* begin RECORDED DATA *

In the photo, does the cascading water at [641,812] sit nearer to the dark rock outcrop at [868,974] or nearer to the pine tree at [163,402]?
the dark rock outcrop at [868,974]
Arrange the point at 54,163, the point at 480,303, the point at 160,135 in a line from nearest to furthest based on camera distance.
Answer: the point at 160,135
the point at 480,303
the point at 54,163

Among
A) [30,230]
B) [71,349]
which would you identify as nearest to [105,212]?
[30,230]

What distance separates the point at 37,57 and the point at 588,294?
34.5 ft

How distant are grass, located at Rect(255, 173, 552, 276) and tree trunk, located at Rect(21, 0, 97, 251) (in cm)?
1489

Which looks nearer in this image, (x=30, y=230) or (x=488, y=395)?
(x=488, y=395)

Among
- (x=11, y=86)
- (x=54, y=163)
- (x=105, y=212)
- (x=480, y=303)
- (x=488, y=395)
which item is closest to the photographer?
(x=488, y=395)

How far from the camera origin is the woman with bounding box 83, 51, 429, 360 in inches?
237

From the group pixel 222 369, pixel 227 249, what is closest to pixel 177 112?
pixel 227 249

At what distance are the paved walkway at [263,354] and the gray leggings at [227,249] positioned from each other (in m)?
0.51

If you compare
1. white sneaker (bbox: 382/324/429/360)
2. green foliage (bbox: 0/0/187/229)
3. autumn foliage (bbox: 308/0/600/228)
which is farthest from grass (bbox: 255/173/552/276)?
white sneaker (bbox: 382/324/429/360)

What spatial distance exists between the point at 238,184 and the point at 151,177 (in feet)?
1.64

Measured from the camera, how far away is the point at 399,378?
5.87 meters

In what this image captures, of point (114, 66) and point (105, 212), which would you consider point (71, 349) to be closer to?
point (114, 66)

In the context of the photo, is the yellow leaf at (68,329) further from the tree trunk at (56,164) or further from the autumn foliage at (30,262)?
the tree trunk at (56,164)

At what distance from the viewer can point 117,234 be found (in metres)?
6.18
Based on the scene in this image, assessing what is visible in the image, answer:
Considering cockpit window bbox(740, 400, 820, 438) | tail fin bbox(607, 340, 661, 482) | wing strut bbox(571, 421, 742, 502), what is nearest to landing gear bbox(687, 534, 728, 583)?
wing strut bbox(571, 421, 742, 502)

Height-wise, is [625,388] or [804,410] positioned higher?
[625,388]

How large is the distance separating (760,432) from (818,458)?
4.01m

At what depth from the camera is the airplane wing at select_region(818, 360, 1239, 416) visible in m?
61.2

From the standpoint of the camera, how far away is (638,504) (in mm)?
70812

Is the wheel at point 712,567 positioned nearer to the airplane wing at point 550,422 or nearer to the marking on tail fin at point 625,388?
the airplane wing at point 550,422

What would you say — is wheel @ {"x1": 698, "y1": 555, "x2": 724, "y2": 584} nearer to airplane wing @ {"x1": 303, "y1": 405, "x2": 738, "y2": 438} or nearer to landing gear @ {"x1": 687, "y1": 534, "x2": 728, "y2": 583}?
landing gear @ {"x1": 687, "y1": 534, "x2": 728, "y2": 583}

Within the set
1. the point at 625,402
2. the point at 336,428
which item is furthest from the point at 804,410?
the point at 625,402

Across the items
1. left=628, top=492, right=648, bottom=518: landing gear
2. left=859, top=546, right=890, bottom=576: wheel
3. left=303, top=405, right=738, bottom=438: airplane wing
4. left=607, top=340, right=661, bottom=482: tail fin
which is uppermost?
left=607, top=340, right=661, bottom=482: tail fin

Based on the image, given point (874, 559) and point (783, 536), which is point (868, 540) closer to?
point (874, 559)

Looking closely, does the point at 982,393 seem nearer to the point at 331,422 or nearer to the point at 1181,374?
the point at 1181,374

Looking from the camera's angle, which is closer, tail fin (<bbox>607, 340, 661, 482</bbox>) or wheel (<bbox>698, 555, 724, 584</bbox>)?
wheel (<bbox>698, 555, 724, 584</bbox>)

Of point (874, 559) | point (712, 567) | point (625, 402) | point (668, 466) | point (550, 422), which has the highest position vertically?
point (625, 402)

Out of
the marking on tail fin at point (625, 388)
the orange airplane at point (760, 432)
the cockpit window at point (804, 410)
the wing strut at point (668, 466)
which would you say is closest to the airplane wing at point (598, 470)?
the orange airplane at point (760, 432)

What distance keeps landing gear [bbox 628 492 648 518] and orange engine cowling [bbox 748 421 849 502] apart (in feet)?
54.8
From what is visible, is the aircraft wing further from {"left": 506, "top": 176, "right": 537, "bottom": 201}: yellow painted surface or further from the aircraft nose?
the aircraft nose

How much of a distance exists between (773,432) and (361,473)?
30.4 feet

* end RECORDED DATA *

Copy the lines from the one containing "Across the items" to the one containing "which is uppermost?", including both of those lines.

Across the items
1. left=628, top=492, right=648, bottom=518: landing gear
2. left=859, top=546, right=890, bottom=576: wheel
3. left=303, top=405, right=738, bottom=438: airplane wing
4. left=607, top=340, right=661, bottom=482: tail fin
which is uppermost?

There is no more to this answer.